Returns an aligned version of the source tensor and destination index.

Used as the backend to implement other subpixel functions like:

subpixel_accum, subpixel_maximum.

kwimage.subpixel_getvalue(img, pts, coord_axes=None, interp='bilinear', bordermode='edge')[source]

Get values at subpixel locations

Parameters
  • img (ArrayLike) – image to sample from

  • pts (ArrayLike) – subpixel rc-coordinates to sample

  • coord_axes (Sequence, default=None) – axes to perform interpolation on, if not specified the first d axes are interpolated, where d=pts.shape[-1]. IE: this indicates which axes each coordinate dimension corresponds to.

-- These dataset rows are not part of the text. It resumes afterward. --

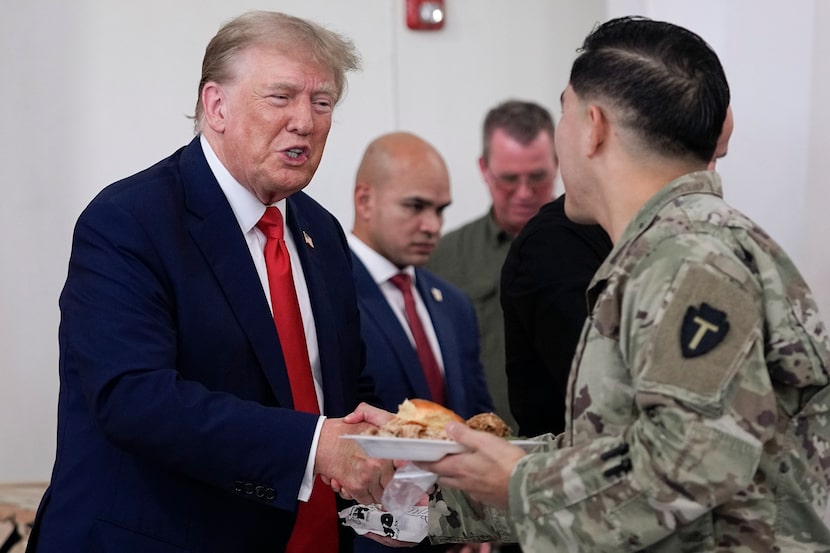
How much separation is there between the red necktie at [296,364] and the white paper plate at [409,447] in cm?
58

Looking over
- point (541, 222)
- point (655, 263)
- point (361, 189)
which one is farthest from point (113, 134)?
point (655, 263)

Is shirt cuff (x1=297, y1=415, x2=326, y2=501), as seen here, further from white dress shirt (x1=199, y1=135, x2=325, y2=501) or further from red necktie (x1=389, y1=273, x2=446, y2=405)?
red necktie (x1=389, y1=273, x2=446, y2=405)

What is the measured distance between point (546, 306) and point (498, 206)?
2207 mm

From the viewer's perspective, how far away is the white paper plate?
2070mm

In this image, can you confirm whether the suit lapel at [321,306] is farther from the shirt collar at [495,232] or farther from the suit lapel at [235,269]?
the shirt collar at [495,232]

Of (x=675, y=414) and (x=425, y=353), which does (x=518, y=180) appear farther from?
(x=675, y=414)

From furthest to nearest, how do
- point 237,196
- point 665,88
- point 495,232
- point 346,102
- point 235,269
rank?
point 346,102, point 495,232, point 237,196, point 235,269, point 665,88

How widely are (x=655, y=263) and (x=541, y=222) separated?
3.55 ft

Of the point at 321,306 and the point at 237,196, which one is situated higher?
the point at 237,196

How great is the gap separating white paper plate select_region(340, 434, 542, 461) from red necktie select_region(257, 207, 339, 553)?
0.58 metres

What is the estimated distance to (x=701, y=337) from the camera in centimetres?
180

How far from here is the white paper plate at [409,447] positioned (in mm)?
2070

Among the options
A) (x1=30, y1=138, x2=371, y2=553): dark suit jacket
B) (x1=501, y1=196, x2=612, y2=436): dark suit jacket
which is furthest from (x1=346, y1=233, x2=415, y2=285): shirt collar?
(x1=30, y1=138, x2=371, y2=553): dark suit jacket

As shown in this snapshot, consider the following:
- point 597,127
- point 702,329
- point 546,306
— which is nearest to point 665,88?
point 597,127
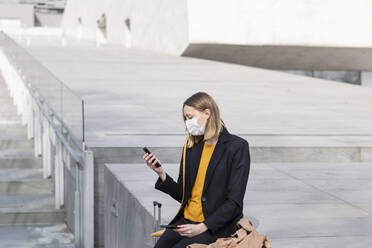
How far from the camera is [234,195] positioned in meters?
3.63

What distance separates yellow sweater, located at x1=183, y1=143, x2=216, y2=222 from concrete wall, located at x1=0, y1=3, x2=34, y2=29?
62.8 m

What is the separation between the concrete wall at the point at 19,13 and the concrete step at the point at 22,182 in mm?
55477

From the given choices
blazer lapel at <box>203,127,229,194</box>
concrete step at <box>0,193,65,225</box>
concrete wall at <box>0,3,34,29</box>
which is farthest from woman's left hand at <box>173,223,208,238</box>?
concrete wall at <box>0,3,34,29</box>

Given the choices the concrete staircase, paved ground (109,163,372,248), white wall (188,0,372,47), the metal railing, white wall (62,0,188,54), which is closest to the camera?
paved ground (109,163,372,248)

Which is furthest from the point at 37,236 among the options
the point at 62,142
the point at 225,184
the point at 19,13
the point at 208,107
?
the point at 19,13

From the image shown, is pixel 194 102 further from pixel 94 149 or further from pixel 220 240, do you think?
pixel 94 149

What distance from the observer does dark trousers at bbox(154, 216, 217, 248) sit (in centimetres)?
363

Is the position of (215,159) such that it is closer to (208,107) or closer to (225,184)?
(225,184)

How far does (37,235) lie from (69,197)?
0.70 meters

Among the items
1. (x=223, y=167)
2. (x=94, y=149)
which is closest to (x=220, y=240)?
(x=223, y=167)

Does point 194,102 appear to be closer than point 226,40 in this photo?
Yes

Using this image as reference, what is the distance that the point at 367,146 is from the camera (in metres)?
8.37

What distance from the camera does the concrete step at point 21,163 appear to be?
434 inches

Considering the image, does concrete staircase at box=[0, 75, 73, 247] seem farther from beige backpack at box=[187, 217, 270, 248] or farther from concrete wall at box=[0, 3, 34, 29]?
concrete wall at box=[0, 3, 34, 29]
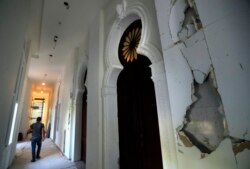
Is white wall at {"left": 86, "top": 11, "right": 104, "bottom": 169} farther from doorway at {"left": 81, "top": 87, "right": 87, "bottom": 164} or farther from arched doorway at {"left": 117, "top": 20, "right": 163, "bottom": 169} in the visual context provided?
doorway at {"left": 81, "top": 87, "right": 87, "bottom": 164}

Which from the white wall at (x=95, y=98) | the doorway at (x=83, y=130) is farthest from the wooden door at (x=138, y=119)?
the doorway at (x=83, y=130)

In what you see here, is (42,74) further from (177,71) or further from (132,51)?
(177,71)

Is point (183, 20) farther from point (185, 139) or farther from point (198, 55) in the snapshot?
point (185, 139)

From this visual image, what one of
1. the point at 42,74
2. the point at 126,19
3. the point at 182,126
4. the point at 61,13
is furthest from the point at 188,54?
the point at 42,74

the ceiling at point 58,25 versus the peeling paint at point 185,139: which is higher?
the ceiling at point 58,25

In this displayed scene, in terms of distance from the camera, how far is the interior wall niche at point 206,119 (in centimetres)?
120

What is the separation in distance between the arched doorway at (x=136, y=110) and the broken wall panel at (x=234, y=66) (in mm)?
1830

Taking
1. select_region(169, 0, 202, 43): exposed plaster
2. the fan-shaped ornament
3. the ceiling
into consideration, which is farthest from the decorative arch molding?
the ceiling

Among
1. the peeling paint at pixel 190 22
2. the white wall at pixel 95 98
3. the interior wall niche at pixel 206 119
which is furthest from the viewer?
the white wall at pixel 95 98

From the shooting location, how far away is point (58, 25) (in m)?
5.12

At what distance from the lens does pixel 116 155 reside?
10.2 feet

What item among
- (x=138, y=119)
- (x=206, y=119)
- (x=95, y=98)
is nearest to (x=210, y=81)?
(x=206, y=119)

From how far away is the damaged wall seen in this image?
1.08m

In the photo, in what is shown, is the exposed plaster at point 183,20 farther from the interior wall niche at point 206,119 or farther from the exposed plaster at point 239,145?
the exposed plaster at point 239,145
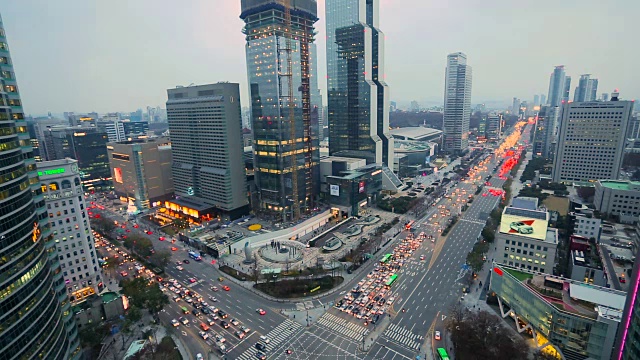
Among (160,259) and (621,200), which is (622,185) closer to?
(621,200)

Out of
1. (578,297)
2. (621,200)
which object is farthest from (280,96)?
(621,200)

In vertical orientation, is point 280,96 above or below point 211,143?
above

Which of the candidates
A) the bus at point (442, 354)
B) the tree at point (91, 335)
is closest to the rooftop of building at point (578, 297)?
the bus at point (442, 354)

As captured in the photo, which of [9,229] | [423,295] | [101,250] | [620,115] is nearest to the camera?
[9,229]

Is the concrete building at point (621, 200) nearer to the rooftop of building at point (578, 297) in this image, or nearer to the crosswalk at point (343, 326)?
the rooftop of building at point (578, 297)

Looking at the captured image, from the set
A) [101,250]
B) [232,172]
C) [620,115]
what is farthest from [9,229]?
[620,115]

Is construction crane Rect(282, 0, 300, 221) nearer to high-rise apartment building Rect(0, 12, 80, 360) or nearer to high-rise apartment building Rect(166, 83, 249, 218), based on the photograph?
high-rise apartment building Rect(166, 83, 249, 218)

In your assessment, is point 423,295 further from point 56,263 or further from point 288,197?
point 56,263
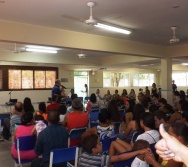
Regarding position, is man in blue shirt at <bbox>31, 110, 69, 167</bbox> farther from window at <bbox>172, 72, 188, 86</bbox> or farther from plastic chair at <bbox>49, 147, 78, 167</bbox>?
window at <bbox>172, 72, 188, 86</bbox>

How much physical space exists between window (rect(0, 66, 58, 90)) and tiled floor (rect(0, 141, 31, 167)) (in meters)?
6.35

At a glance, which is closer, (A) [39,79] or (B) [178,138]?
(B) [178,138]

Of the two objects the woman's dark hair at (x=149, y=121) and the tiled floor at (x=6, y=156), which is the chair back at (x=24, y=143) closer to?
→ the tiled floor at (x=6, y=156)

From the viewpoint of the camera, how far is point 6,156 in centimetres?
489

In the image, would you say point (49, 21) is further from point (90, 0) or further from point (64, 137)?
point (64, 137)

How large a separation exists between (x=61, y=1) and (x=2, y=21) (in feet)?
6.01

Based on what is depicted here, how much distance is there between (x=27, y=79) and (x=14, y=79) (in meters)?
0.71

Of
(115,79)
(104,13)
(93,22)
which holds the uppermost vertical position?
(104,13)

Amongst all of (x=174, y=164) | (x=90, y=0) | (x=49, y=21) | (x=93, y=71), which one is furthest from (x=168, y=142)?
(x=93, y=71)

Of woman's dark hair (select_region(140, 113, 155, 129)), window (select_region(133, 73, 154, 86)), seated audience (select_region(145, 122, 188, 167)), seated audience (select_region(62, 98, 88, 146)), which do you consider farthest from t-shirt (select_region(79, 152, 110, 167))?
window (select_region(133, 73, 154, 86))

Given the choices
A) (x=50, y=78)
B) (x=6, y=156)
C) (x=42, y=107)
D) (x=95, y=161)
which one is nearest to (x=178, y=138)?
(x=95, y=161)

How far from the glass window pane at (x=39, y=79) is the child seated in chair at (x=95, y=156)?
10.8 m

  • interp (str) – interpolation mode

  • bordermode (str) – how locations outside the image are handled

Example

>>> from kwimage.util_warp import *  # NOQA
>>> img = np.arange(3 * 3).reshape(3, 3)
>>> pts = np.array([[1, 1], [1.5, 1.5], [1.9, 1.1]])
>>> subpixel_getvalue(img, pts)
array([4. , 6. , 6.8])
>>> subpixel_getvalue(img, pts, coord_axes=(1, 0))
array([4. , 6. , 5.2])
>>> # xdoctest: +REQUIRES(module:torch)
>>> img = torch.Tensor(img)
>>> pts = torch.Tensor(pts)
>>> subpixel_getvalue(img, pts)
tensor([4.0000, 6.0000, 6.8000])
>>> subpixel_getvalue(img.numpy(), pts.numpy(), interp='nearest')
array([4., 8., 7.], dtype=float32)
>>> subpixel_getvalue(img.numpy(), pts.numpy(), interp='nearest', coord_axes=[1, 0])
array([4., 8., 5.], dtype=float32)
>>> subpixel_getvalue(img, pts, interp='nearest')
tensor([4., 8., 7.])

References

stackoverflow.com/uestions/12729228/simple-binlin-interp-images-numpy

SeeAlso:

cv2.getRectSubPix(image, patchSize, center[, patch[, patchType]])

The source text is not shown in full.